I don’t think we need technical infrastructure. We don’t need to build new hugely expensive mega installations – like in physics for example. But we need propagation of information and amplification of the good things that are happening but are now too often petering out, I should say, because they are not brought into the open enough or they are not brought up in the media that European citizens are using, which are most often not English-speaking media.

Ann Mettler:

Thank you so much. Professor Crawford is next, please.

Kate Crawford:

So, fortunately, I think there’s an enormous amount that can be done here in the EU both to aid the healthy development of AI but also to guarantee safety and fairness for people here and beyond. So I think rather than being fearful, I think we need to be realistic and to keep our eyes open and to think about four key strategies that I would like to outline for you now:

The first is that core public agencies – and here I’m speaking of the ones that deal with high stakes domains like criminal, justice, health or welfare – should currently avoid using black box algorithmic systems until we have more protections in place. This is certainly something that I’ve done a lot of research on. And to address this problem, I recently co-authored a large scale framework at the AI Now Institute, which outlines Algorithmic Impact Assessments. Now, Algorithmic Impact Assessments are a practical set of steps to account for, test and govern the use of algorithmic and AI systems within core government agencies. Our framework is calling for agencies to begin by just enumerating which systems they are using.
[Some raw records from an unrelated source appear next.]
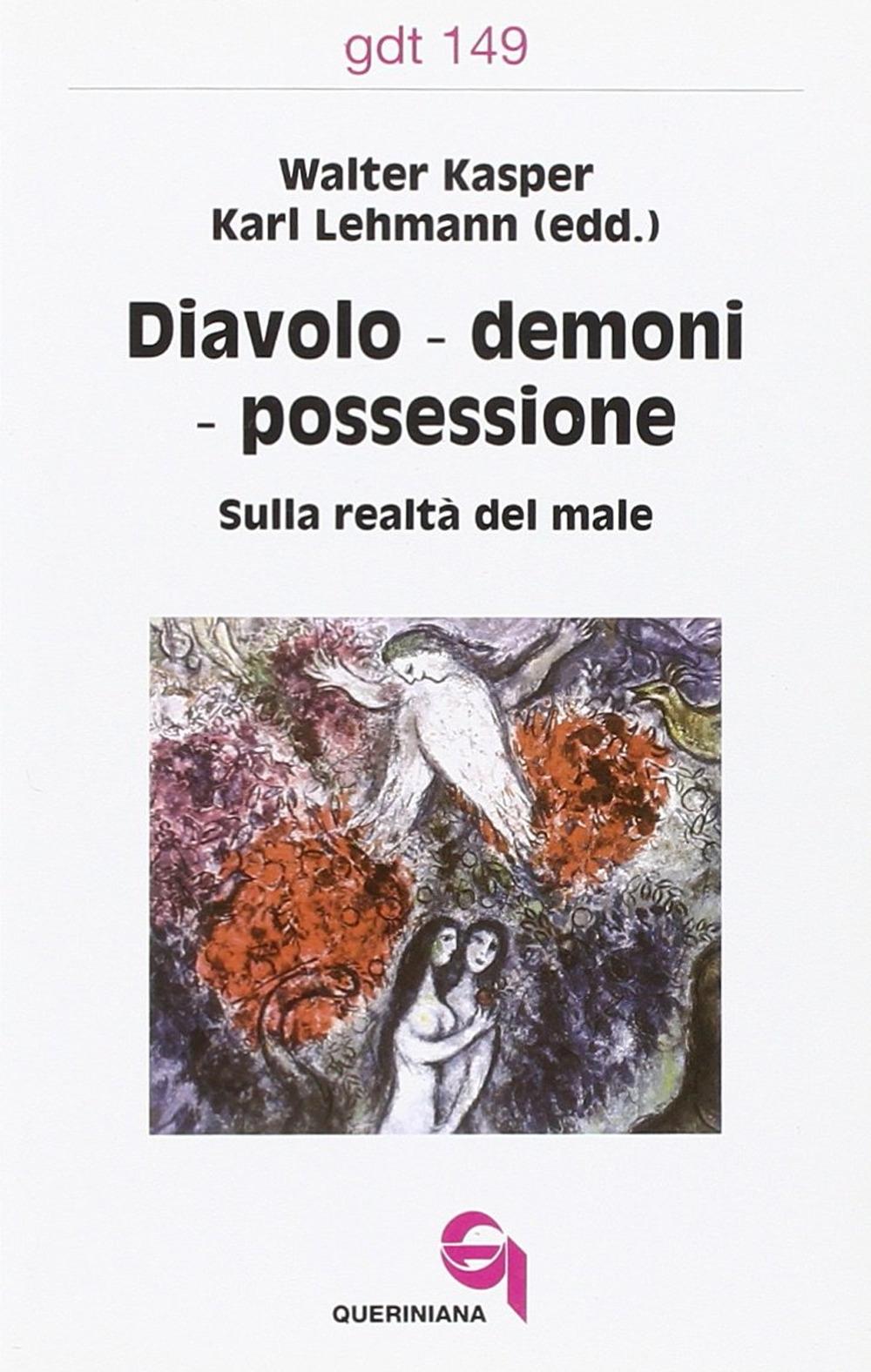 Diavoli, demoni, possessione. Sulla realtà del male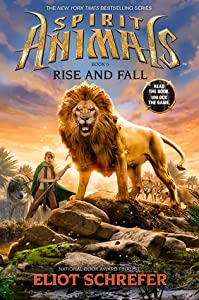 Rise and Fall (Spirit Animals, #6)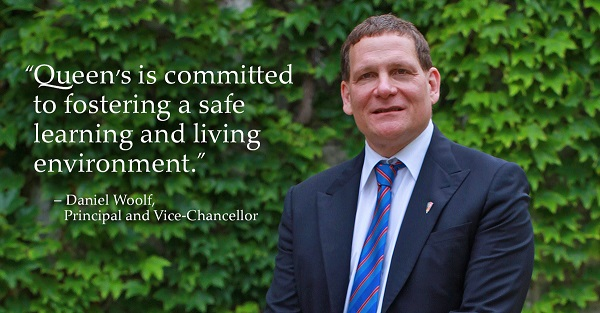 """Queen's is committed to fostering a safe learning and living environment."" - Daniel Woolf, Principal and Vice-Chancellor"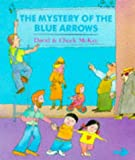The Mystery of the Blue Arrows (Red Fox Picture Books)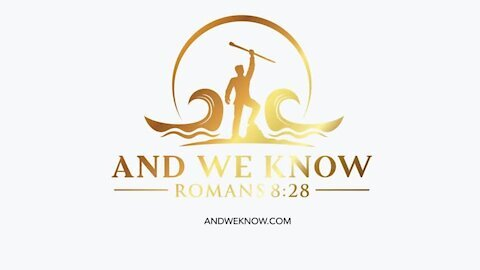 And We Know 7-16-21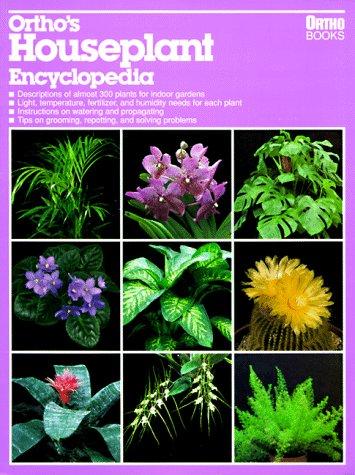 Ortho's Houseplant Encyclopedia 9780897212533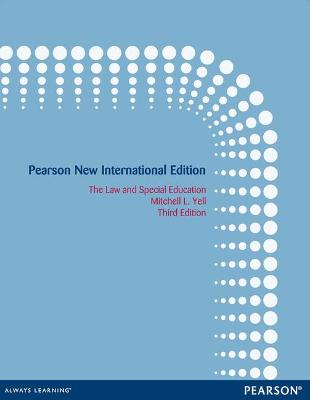 The Law and Special Education: Pearson New International Edition by Mitchell L. Yell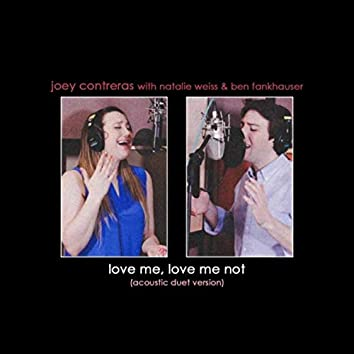Love Me, Love Me Not (Acoustic Duet Version) [feat. Natalie Weiss & Ben Fankhauser]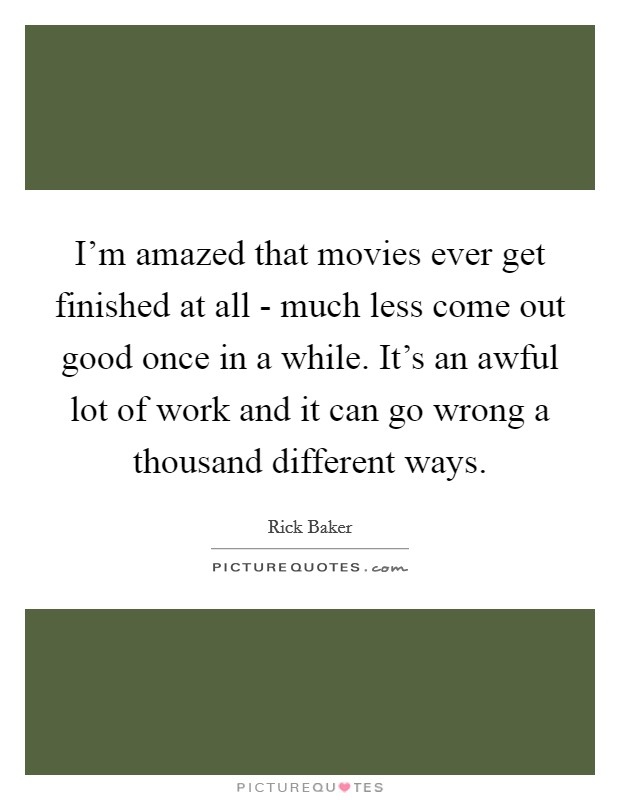 I'm amazed that movies ever get finished at all - much less come out good once in a while. It's an awful lot of work and it can go wrong a thousand different ways Picture Quote #1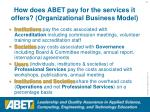 how does abet pay for the services it offers organizational business model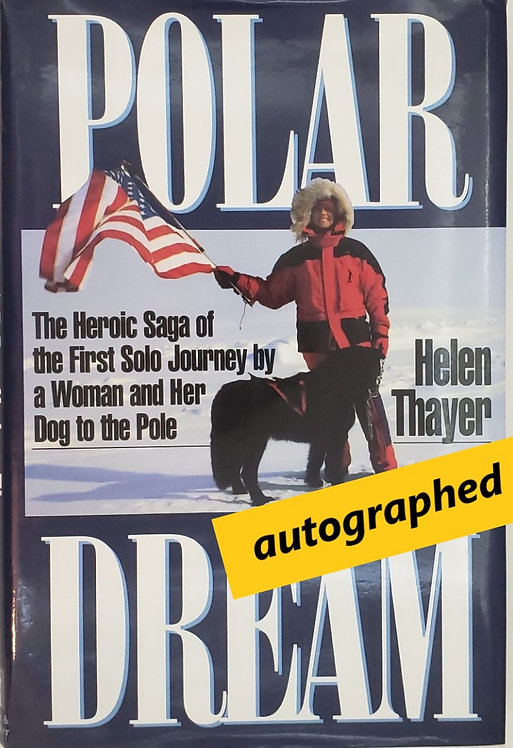 Polar Dream: The First Solo Journey by a Woman and Her Dog to the Pole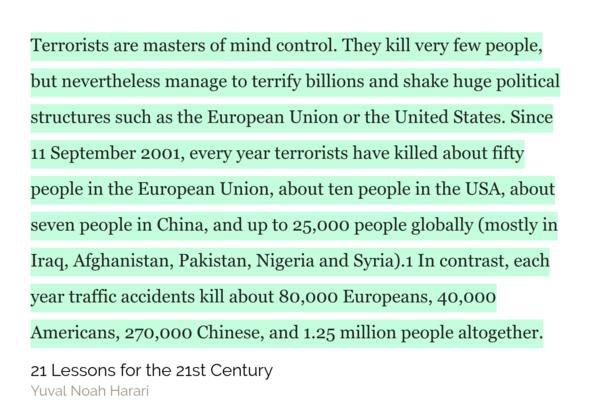 Each year, traffic accidents kill 80,000 Europeans. Terrorists kill 50 Europeans.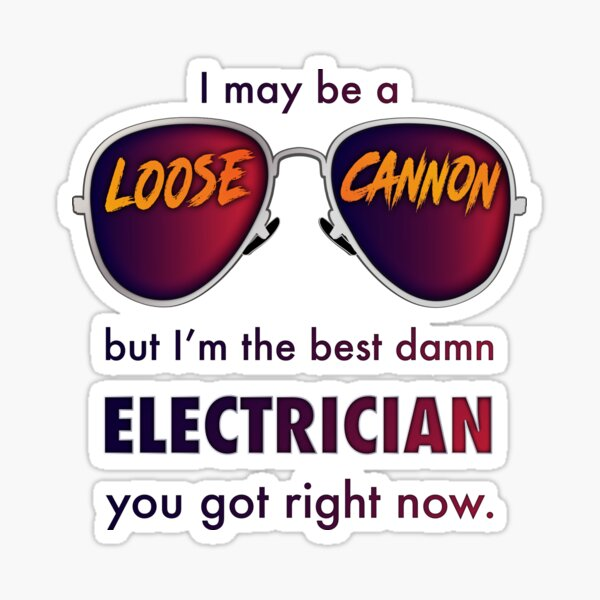 I'm the Best Damn Electrician You Got Right Now Sticker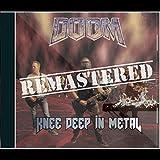 Doom: Knee Deep in Metal (Remastered)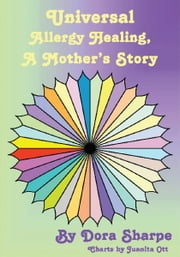 Universal Allergy Healing - A Mother's Story ebook by Dora Sharpe with Charts by Juanita Ott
That’s certainly more than we currently have to work from and I think it would be incredibly helpful. And then we also suggest mechanisms for public agencies to conduct their own assessments of potential social impacts of the system and then to provide meaningful access to external auditors and to researchers to test how they work, so they can look for these potential harms of forms of discrimination in advance. Ultimately this will also give the public the means to have a say about the use of these systems and their results. That report is going to be published in just a few days.

This connects to the second strategy for smart AI public policy. The EU could be very powerful in setting strong standards for auditing and measuring these AI systems in the wild, as currently there are very few standards at all. Creating these standards will require the perspectives of diverse disciplines and coalitions. And the process by which these standards are developed needs to be publicly accountable, academically rigorous and obviously subject to periodic review and revision.

Third, I think we need specific and actionable strategies to make the AI field more diverse and inclusive. I’d like to applaud the Commission for this very diverse example that you have here on this panel, but I have to tell you this is not what it normally looks like. Technical systems are of course sculpted by the views of the people who design them and there are policy levers that we can use to strengthen diversity and inclusion across the AI field and technology sectors. And we can support the participation of women, under-represented minorities and other marginalised groups. And obviously many are now recognising that the current lack of diversity in AI is becoming a major issue.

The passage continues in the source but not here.